### DATA FOR REVIEW
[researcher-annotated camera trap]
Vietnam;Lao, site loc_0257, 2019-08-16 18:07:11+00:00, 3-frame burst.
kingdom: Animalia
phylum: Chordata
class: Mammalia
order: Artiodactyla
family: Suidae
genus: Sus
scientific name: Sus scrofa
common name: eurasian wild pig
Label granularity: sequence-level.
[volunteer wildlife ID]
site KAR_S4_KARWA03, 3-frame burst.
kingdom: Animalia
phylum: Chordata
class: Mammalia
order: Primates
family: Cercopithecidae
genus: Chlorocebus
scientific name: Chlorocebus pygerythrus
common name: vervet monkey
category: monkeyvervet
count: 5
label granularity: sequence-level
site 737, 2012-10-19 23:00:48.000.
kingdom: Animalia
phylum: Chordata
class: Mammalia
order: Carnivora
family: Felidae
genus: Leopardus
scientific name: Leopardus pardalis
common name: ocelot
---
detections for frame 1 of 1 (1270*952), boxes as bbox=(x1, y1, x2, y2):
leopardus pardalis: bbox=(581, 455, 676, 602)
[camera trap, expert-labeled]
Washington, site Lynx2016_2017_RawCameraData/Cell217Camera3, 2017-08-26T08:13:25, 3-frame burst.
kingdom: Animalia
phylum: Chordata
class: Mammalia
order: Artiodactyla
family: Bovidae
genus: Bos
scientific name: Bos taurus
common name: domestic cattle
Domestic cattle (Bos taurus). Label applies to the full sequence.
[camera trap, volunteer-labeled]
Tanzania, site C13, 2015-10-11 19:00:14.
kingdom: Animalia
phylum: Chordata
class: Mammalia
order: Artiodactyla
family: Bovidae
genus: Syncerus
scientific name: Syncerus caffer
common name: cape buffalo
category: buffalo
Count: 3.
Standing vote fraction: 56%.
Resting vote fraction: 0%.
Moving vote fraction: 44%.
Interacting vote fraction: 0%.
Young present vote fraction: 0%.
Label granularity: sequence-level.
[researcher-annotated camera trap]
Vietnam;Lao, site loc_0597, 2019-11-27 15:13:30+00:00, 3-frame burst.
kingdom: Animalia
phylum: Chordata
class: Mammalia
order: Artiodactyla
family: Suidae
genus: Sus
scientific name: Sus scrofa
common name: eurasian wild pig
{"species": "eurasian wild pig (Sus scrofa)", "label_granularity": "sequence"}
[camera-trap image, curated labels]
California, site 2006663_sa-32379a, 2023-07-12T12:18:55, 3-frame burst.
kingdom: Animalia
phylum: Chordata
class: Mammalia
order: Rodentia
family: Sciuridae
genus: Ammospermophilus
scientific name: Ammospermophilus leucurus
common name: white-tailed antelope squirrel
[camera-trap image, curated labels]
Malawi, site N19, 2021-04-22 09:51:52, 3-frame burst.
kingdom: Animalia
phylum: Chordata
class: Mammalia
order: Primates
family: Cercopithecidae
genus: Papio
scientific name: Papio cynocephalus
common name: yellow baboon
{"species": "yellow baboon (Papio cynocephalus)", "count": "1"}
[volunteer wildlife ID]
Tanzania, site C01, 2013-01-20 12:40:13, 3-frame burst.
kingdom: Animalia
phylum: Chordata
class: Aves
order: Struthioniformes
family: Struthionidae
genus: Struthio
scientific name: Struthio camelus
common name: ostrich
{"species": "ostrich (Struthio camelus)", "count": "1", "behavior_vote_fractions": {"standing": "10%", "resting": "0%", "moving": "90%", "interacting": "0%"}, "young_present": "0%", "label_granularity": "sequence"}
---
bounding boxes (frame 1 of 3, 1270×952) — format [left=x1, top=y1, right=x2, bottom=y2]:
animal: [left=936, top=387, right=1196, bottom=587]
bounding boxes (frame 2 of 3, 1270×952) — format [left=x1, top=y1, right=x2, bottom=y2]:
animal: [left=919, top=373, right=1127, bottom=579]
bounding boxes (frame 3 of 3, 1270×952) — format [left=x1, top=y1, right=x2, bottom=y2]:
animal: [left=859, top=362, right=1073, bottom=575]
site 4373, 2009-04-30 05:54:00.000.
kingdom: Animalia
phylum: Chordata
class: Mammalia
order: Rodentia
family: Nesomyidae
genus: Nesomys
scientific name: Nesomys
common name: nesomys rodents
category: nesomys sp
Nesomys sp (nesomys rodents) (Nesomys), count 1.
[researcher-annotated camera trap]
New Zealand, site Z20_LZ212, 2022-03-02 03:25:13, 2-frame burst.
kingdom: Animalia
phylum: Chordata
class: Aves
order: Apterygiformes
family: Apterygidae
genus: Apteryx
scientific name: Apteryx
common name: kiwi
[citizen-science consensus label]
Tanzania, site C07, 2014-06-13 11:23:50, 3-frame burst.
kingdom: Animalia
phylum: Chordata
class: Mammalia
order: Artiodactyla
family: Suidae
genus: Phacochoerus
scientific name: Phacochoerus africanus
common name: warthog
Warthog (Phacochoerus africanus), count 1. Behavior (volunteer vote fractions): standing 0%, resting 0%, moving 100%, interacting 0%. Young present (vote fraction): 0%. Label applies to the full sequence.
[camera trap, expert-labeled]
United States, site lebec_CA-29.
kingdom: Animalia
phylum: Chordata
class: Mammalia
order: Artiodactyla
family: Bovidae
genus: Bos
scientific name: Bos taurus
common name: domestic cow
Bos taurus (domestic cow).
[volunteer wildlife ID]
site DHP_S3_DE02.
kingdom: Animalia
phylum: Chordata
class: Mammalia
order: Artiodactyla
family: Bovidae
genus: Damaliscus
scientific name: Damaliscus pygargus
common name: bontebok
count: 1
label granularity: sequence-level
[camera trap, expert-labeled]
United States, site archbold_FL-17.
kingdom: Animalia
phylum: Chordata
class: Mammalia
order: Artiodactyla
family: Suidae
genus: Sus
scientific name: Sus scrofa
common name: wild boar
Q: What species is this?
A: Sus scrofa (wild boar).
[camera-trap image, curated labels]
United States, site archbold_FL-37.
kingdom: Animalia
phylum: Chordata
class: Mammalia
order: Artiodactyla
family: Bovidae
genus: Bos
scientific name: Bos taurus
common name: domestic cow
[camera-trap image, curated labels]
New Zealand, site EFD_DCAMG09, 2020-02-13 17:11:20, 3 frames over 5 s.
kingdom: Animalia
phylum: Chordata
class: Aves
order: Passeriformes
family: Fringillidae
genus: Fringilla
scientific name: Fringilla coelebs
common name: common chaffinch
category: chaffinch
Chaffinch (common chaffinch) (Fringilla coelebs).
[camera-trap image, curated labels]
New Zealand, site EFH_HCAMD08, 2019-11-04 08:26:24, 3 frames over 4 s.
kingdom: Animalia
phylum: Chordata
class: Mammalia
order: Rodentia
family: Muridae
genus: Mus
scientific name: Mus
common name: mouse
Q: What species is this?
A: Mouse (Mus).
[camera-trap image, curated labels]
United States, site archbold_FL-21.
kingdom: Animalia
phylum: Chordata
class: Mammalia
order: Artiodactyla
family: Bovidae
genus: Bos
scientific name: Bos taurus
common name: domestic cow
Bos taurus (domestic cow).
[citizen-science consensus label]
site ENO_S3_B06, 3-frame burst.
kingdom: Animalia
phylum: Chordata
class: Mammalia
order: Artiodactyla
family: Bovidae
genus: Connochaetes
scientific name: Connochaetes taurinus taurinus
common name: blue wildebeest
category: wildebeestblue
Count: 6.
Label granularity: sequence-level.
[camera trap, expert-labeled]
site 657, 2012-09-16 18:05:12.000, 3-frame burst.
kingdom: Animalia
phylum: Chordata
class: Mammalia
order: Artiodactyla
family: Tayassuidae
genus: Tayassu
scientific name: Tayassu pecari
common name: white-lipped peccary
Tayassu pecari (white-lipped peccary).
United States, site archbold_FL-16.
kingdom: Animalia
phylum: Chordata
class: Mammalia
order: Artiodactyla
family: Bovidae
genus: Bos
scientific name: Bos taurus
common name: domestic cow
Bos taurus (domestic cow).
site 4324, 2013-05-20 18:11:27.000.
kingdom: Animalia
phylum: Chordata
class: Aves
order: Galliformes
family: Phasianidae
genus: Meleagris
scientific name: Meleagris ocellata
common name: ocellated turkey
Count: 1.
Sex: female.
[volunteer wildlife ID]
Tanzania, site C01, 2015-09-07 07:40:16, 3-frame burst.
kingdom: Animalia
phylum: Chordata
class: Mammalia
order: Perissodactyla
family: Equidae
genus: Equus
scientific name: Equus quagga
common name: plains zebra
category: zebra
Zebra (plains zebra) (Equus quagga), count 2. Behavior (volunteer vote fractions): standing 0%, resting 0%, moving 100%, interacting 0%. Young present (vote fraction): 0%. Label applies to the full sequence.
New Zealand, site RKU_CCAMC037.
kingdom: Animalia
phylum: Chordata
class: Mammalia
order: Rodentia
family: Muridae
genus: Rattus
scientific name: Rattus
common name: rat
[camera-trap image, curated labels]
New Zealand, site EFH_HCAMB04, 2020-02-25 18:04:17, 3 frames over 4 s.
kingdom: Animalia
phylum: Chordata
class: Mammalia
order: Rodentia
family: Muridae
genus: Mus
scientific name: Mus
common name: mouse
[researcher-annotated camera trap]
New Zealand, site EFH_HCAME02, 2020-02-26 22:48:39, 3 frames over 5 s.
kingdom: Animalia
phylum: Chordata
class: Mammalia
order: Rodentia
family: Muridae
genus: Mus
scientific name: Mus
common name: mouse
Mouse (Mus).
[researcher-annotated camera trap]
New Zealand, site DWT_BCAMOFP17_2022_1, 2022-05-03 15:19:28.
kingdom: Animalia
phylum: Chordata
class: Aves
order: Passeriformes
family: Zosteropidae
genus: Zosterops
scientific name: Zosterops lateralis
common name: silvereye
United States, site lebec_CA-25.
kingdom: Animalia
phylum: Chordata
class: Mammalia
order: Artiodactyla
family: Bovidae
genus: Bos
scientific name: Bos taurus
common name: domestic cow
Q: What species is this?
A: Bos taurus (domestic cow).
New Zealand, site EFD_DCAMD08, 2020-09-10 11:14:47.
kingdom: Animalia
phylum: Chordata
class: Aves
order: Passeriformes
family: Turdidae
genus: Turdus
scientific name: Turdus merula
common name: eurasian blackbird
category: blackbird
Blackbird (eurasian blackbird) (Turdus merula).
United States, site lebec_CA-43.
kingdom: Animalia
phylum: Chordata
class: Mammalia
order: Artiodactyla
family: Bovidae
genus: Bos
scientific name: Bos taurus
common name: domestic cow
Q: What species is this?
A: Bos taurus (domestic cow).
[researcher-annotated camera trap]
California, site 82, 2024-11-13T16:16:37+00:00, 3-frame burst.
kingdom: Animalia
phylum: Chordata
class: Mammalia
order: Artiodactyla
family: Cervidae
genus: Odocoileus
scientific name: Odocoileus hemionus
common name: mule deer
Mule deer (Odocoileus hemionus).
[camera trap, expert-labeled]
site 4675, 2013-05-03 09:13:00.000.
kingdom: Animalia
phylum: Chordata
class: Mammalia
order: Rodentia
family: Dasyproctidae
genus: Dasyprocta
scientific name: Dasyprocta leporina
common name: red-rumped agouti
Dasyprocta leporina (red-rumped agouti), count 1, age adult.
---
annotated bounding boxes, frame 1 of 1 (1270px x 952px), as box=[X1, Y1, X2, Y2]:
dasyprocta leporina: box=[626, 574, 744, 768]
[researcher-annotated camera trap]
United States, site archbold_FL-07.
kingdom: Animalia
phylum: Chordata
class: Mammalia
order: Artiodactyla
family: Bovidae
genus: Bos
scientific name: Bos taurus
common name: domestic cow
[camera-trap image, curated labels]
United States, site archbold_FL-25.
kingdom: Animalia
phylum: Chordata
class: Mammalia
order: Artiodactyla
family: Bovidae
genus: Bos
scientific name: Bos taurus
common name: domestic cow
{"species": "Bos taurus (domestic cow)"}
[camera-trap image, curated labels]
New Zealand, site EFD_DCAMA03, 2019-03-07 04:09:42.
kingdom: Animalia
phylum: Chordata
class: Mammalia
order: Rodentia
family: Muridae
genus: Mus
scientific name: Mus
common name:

### WHAT IS BEING ASKED
Look through the data and show every line containing "California".

### EXERCISE SOLUTION
California, site 2006663_sa-32379a, 2023-07-12T12:18:55, 3-frame burst.
California, site 82, 2024-11-13T16:16:37+00:00, 3-frame burst.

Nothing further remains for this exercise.